Studying personality in the wild is important since it ensures that the behavioural expression as well as ecological data (such as longevity) are collected in a natural environment and thus not affected by artificial experimental setups used in the laboratory. Most studies of the relationships between personality and survival have been conducted on established vertebrate models such as mammals and songbirds and there are few studies, if any, on invertebrates in wild populations.
Scientists, led by Niels Dingemanse, from the Max Planck Institute for Ornithology in Seewiesen and the Ludwig-Maximilians-University in Munich have investigated the personality and survivorship in wild field crickets. Within a 120 m² fenced-off meadow, cricket nymphs were individually marked and monitored until they reached adulthood in order to study their individual behaviour and survival. For example, flight initiation distance, i.e. distance when crickets initiate the escape of an approaching thread, was determined by tapping a round wooden pole on the ground towards the cricket’s burrow mimicking natural ground predators that prey on this insect. Together with the measurement of the maximum distance that crickets moved away from their burrows these behaviours were used to define whether crickets express personalities. As predicted, bold behaviours varied consistently between individuals, verifying the presence of personality.

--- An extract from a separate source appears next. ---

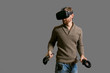 bearded man using the virtual reality headset and two controller
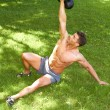 Working with kettlebell at outdoor — Stock Photo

Bold field crickets suffered from higher mortality compared to less bold ones probably because they are preyed upon by natural predators such as shrews and birds more often compared to shy individuals. Furthermore, bold individuals were more easily detected by the observer which likely represents the mechanism for their higher mortality: predators can detect bold individuals more easily. To verify that observers did not simply miss the shy individuals, the researchers fenced the burrows and repeated the measurements. “These differences in the encounter rates between bold and shy individuals should be considered in future studies investigating relationships between personality and fitness in natural populations”, says Petri Niemelä, first author of the study.